Bendera Pusaka yang sudah rapuh ditempatkan di sebuah peti berukir dan dipakai untuk mengiringi pengibaran Duplikat Bendera Pusaka setiap 17 Agustus di Istana Merdeka.
Mulai tahun 1999 sampai sekarang Bendera Pusaka tidak mengiringi dalam pengibaran karena sudah sangat renta.
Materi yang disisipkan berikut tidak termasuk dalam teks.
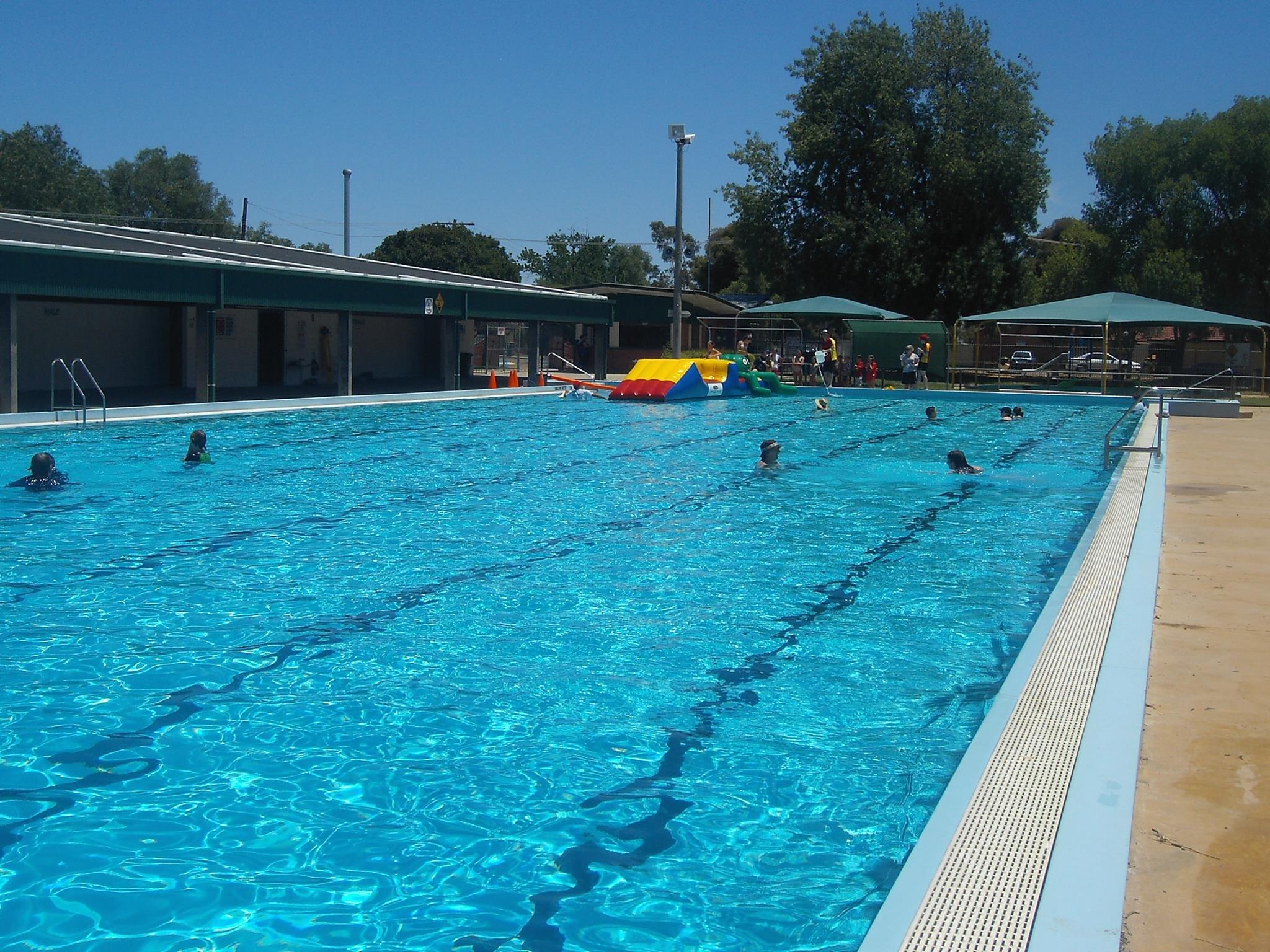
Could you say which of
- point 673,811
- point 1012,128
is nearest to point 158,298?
point 673,811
SEJARAH PURNA PASKIBRAKA INDONESIA
Pada tahun 1975, sejumlah alumni (purna) Paskibraka tingkat nasional berkeinginan untuk mendirikan organisasi alumni. Kemudian mereka menyampaikan keinginan tersebut kepada para pembina di Jakarta. Pembina menawarkan sebuah nama, Reka Purna Paskibraka (RPP), yang berarti persahabatan pada alumni Paskibraka. Kemudian digodok lagi menjadi Purna Eka Paskibraka (PEP), yang berarti wadah berhimpun dan pengabdian para alumni Paskibraka, dan resmi dikukuhkan pada tanggal 28 Oktober 1976.
Para alumni di Jakarta meneruskan gagasan pendirian RPP, dan di Bandung berdiri pula Eka Purna Paskibraka (EPP). Ketiga organisasi hanya terkoordinasi dibawah bidang binmud kanwil depdikbud dan belum membentuk forum komunikasi di tingkat pusat.
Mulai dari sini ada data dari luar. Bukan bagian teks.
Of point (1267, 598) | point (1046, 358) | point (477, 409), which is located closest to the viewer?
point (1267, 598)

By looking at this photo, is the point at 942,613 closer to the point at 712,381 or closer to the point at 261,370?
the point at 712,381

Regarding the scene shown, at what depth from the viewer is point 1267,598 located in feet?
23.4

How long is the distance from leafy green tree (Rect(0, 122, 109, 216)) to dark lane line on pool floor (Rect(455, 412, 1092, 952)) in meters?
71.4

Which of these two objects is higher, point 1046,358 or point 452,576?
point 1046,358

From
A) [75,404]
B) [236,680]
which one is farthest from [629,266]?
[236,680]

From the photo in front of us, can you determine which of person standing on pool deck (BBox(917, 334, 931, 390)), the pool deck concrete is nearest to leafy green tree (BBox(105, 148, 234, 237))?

Tahun 1980, Direkorat Pembinaan Generasi Muda (PGM) berinisiatif mendayagunakan potensi alumni berbagai program termasuk program pertukaran pemuda Indonesia Kanada dan SSEAYP (Kapal Pemuda Asean Jepang). Organisasi itu bernama Purna Caraka Muda Indonesia (PCMI). Selain Jakarta, Bandung, dan Jogya, seluruh Purna Paskibraka digabungkan ke dalam PCMI sampai dengan tahun 1985.
Surat Keputusan Dirjen Diklusepora No.Kep.091/E/O/1985 tanggal 10 Juli 1985, alumni Paskibraka dan pertukaran pemuda dipisahkan. Kemudian ditetapkan bahwa PPI adalah organisasi binaan yang bersifat regional dan provinsial, yang berarti organisasi PPI ada di tiap propinsi.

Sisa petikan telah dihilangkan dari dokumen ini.